Monday gives us a snapshot into the future of "reality" programming based on live viewership. From 8 to 10 PM ABC offers "The Bachelor" and NBC offers "The Biggest Loser". Scripted series include the CBS comedy lineup and the Fox drama lineup. (Because The CW viewership is targeted and small I'm ignoring them.) This is how 8 pm to 10 pm looks:








CBS won the first and third half hours of the demo while ABC won the second and fourth half hours. Fox at #3 beat NBC in all four half hours. Overall, when you look at the 8-10 averages CBS and ABC were in a dead heat in both age groups. Fox's drama lineup beat NBC keeping scripted TV on top, particularly in the 50+ group. But it's clear that the more costly scripted programming isn't creating the profits it once did and it is older viewers that stick with it.

*ABC* edged out a win for the night in the 8 to 11 pm competition because "Castle" is beating "Hawaii Five-0" at 10 pm.

*CBS* must be wondering about its commitment to scripted TV. Those four comedies in total cost significantly more to produce than "The Bachelor."

*Fox*. Though still down by 15%, Fox saw a bit of a demo recovery in "The Following." It clearly has lost a third of its premier 50+ audience.

*NBC* is clearly secure in the #4 position from 8 to 10. "Deception" gets slightly more than half the demo and less than a third of the 50+ than the other two at 10 pm. The NBC affiliates must be overjoyed because this show is running only 15% behind "The Leno Show" which they called a ratings disaster as a lead in to their local news. What I know is really giving them joy is that after they talked NBC into dumping the Leno experiment they haven't seen much of the 50+ crowd - you know, the folks that watch local news because they still aren't as heavy on the internet. In the meantime, NBC is wasting a bunch of money on 10 pm. It's always good to know that the local channels are really in touch with their audience.

________________

List of tasks ▸
**1.** Collect every line of the rows that contains the string "left", matching its case exactly.
**2.** Write the next part of the TV ratings post, picking up right after its last sentence.
The TV ratings post has nothing to do with the rows.

Material provided ▸

________________

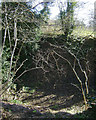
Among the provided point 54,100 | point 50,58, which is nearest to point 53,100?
point 54,100

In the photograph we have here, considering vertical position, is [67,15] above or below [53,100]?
above

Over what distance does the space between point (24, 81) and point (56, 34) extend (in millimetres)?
2745

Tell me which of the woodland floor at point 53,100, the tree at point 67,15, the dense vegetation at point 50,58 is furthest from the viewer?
the tree at point 67,15

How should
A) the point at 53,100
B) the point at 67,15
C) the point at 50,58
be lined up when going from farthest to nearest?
the point at 50,58 → the point at 67,15 → the point at 53,100

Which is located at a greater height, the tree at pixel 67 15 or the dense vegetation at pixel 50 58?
the tree at pixel 67 15

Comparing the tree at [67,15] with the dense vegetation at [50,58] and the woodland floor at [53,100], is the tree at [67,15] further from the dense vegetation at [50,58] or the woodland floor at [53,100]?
the woodland floor at [53,100]

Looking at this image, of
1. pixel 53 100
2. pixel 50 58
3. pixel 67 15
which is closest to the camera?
pixel 53 100

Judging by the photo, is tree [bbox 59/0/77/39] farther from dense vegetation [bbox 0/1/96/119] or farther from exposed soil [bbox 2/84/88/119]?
exposed soil [bbox 2/84/88/119]

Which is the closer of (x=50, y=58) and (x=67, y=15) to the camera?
(x=67, y=15)

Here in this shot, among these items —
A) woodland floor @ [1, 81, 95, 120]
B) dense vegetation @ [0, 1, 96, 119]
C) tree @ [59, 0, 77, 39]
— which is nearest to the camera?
woodland floor @ [1, 81, 95, 120]

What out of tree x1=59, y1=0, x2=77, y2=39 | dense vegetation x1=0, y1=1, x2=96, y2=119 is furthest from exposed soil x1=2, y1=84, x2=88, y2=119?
tree x1=59, y1=0, x2=77, y2=39

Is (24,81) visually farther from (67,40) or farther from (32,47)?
(67,40)

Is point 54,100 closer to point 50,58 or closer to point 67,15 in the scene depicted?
point 50,58

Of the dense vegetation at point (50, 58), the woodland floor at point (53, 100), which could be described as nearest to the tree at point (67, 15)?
the dense vegetation at point (50, 58)
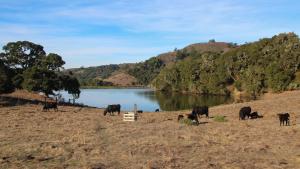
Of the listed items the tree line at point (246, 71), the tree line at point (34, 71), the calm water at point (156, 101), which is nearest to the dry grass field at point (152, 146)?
the tree line at point (34, 71)

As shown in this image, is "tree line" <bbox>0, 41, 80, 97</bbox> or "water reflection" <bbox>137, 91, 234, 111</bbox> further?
"water reflection" <bbox>137, 91, 234, 111</bbox>

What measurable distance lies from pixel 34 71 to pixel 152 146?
4806 cm

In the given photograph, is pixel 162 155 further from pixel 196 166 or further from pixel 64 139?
pixel 64 139

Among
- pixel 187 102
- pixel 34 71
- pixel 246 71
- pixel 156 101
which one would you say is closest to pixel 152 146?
pixel 34 71

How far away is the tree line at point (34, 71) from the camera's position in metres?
66.5

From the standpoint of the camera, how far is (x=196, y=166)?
17.0 meters

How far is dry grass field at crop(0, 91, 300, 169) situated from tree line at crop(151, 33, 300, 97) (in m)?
65.9

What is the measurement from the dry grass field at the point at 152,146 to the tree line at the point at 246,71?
6590 cm

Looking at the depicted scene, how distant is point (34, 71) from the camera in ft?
217

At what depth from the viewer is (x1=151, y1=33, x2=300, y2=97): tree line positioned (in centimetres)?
9650

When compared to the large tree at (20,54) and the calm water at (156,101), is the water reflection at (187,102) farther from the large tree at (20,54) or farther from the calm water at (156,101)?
→ the large tree at (20,54)

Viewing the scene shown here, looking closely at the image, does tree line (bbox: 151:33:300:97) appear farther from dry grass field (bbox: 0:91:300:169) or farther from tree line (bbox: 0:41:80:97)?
dry grass field (bbox: 0:91:300:169)

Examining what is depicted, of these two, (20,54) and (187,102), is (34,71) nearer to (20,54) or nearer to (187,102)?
(20,54)

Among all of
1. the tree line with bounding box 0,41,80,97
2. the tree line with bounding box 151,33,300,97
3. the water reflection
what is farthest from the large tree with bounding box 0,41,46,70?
the tree line with bounding box 151,33,300,97
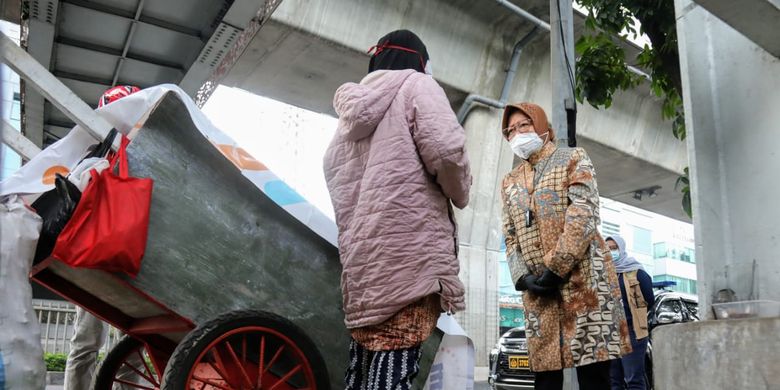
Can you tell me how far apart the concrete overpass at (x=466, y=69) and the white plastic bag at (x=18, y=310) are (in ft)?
22.9

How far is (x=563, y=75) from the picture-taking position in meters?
5.58

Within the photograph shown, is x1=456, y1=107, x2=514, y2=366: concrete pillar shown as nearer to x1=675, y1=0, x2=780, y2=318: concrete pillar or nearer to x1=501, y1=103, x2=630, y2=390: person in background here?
x1=501, y1=103, x2=630, y2=390: person in background

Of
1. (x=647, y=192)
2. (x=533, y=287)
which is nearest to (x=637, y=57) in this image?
(x=533, y=287)

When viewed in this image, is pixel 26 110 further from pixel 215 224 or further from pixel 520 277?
pixel 520 277

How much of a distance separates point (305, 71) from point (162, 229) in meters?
8.09

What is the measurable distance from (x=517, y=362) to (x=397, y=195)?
6440mm

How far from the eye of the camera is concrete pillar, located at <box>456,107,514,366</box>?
11078 millimetres

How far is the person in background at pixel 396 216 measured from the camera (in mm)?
2152

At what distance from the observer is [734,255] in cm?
A: 221

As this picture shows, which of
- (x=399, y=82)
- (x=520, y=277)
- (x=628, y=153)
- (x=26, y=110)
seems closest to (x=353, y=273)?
(x=399, y=82)

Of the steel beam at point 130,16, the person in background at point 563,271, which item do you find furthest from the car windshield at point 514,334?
the person in background at point 563,271

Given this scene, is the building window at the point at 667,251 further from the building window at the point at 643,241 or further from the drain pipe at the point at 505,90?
the drain pipe at the point at 505,90

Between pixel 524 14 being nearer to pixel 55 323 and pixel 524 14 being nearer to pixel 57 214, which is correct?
pixel 55 323

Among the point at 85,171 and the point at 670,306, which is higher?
the point at 670,306
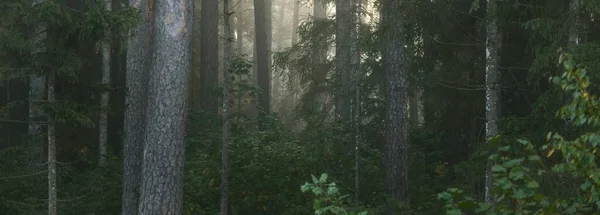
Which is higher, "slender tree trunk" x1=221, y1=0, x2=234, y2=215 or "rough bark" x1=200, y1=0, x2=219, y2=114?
"rough bark" x1=200, y1=0, x2=219, y2=114

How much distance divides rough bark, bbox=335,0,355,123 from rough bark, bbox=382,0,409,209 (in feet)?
5.98

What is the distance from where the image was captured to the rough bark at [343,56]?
17258mm

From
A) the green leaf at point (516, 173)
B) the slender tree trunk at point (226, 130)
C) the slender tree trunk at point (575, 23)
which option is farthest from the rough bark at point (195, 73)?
the green leaf at point (516, 173)

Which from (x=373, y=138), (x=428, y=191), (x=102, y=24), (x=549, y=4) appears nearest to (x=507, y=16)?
(x=549, y=4)

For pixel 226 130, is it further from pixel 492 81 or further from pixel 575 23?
pixel 575 23

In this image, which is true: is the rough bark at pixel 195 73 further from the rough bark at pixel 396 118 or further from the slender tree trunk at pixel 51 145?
the slender tree trunk at pixel 51 145

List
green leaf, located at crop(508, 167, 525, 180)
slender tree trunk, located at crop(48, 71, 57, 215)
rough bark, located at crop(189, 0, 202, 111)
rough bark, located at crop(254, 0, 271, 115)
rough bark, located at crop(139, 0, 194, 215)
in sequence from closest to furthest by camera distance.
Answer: green leaf, located at crop(508, 167, 525, 180) → slender tree trunk, located at crop(48, 71, 57, 215) → rough bark, located at crop(139, 0, 194, 215) → rough bark, located at crop(189, 0, 202, 111) → rough bark, located at crop(254, 0, 271, 115)

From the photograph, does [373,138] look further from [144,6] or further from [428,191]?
[144,6]

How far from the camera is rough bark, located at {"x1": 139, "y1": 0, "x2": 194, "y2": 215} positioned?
12.3m

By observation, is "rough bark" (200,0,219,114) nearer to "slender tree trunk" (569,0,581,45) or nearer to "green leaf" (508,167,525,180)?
"slender tree trunk" (569,0,581,45)

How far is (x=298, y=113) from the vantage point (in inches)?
904

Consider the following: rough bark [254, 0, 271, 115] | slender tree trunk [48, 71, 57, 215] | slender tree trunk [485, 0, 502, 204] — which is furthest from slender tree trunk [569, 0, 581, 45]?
rough bark [254, 0, 271, 115]

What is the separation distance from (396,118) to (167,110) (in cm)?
466

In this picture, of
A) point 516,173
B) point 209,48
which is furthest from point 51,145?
point 209,48
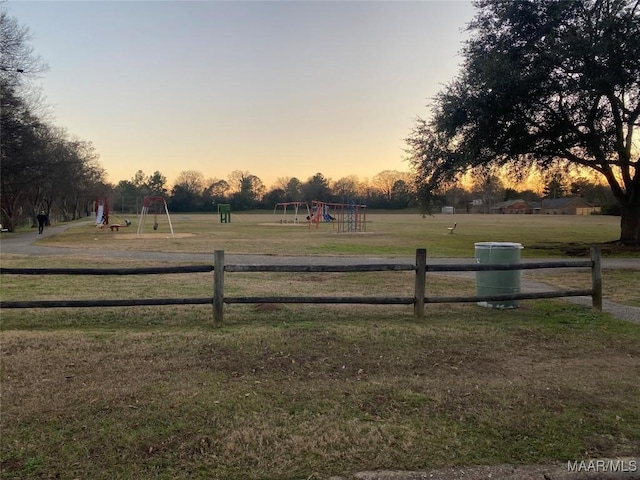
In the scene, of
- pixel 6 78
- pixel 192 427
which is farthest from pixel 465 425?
pixel 6 78

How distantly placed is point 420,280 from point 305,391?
10.5 feet

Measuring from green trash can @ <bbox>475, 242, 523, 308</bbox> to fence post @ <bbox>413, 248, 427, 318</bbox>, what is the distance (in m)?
1.50

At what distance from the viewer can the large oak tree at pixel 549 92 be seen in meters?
16.4

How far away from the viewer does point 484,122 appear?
60.1ft

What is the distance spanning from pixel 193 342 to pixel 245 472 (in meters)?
2.93

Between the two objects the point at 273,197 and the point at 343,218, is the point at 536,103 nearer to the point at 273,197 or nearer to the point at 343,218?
the point at 343,218

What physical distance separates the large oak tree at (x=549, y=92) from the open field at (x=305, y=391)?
12.3 m

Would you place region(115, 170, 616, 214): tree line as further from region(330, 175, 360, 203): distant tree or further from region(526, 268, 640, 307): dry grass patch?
region(526, 268, 640, 307): dry grass patch

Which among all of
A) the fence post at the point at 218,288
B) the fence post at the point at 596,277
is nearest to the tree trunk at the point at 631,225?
the fence post at the point at 596,277

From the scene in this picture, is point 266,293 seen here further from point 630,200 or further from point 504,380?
point 630,200

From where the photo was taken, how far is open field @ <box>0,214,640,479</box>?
325cm

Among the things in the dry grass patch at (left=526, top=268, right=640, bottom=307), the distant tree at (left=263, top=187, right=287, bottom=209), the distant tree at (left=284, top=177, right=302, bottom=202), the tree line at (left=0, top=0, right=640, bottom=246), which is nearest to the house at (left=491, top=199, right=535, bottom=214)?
the distant tree at (left=284, top=177, right=302, bottom=202)

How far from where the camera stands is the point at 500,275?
310 inches

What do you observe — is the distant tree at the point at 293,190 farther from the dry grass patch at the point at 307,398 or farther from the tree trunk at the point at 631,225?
the dry grass patch at the point at 307,398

________________

Task-by-task results ▸
**1.**
Among the things in the dry grass patch at (left=526, top=268, right=640, bottom=307), the distant tree at (left=263, top=187, right=287, bottom=209), the distant tree at (left=284, top=177, right=302, bottom=202), the tree line at (left=0, top=0, right=640, bottom=246), which is nearest to the house at (left=491, top=199, right=535, bottom=214)?
the distant tree at (left=284, top=177, right=302, bottom=202)

**2.**
*The CW* dropped Sunday programming a few years ago and tend to have reruns on Friday. They probably should drop new programming on Monday and Friday to focus on three nights. Or they could find old movies that nobody saw at the theater or on the premium channels to show as they did last Friday.


----------



## phrelin (Jan 18, 2007)

*CBS* continues to control Tuesday night with over half the viewers, though "Vegas" is still marginal.

*ABC* is comfortably #2, but "Body of Proof" is off a bit from last year.

*Fox* is steady at #3 with its comedy lineup though "New Girl" has lost about a third of its demo audience over last year.

*NBC.* The elephant in the executive suite at NBC is "Smash." When introduced last year the ads in the very expensive fashion and east coast magazines were glossy multipage. Comcast has to fire these people and hire folks out there in Kansas City. "Smash" is among the walking dead, but without the viewers of the AMC show of that name.

In passing, I'll note that last year on the comparable night at 10 pm "Parenthood" pulled a 1.7/5 - 4.91 and continued to have that level of ratings this year through its season or series finale a few weeks ago. NBC deliberately ordered a short season for "Parenthood", its only show it has that over a number of years consistently beats "The Leno Show" experiment ratings at 10 pm. The NBC suits have done nothing extra to promote it, keep cutting its run, and have forced them to write three endings suitable for a series finale, good endings at that. They really don't like any level of success there at NBC. IMHO this season "Parenthood" was the strongest drama on broadcast TV.

*The CW.* In case you're wondering, "Hart of Dixie" gets an 80% bump from DVR viewing. I realize that's not much in raw numbers, but it is probably indicative of the streaming audience and of the music sales coming from this show. It is the only CW show we record and watch when time permits because it is fluffy entertainment with good music and no dead bodies.

On the other hand, The CW killed "Emily Owens MD" with a early cancellation. Last night they premiered a new show "Cult" in that time slot which actually did worse than a cancelled show.


----------



## phrelin (Jan 18, 2007)

*If you need larger print you can click on the image above.*

















*Fox.* "American Idol" continues to win the 8-10 pm Wednesday race. Last year on the equivalent night it pulled 5.1 million demo and 10.7 age 50+ viewers compared to this year with 4.1 and 8.9 million. There were 1 million fewer demo viewers total and 1.6 million fewer 50+ viewers. Of the 50+ viewers "Idol" lost year-over-year, the curious fact is the big gainer is The CW.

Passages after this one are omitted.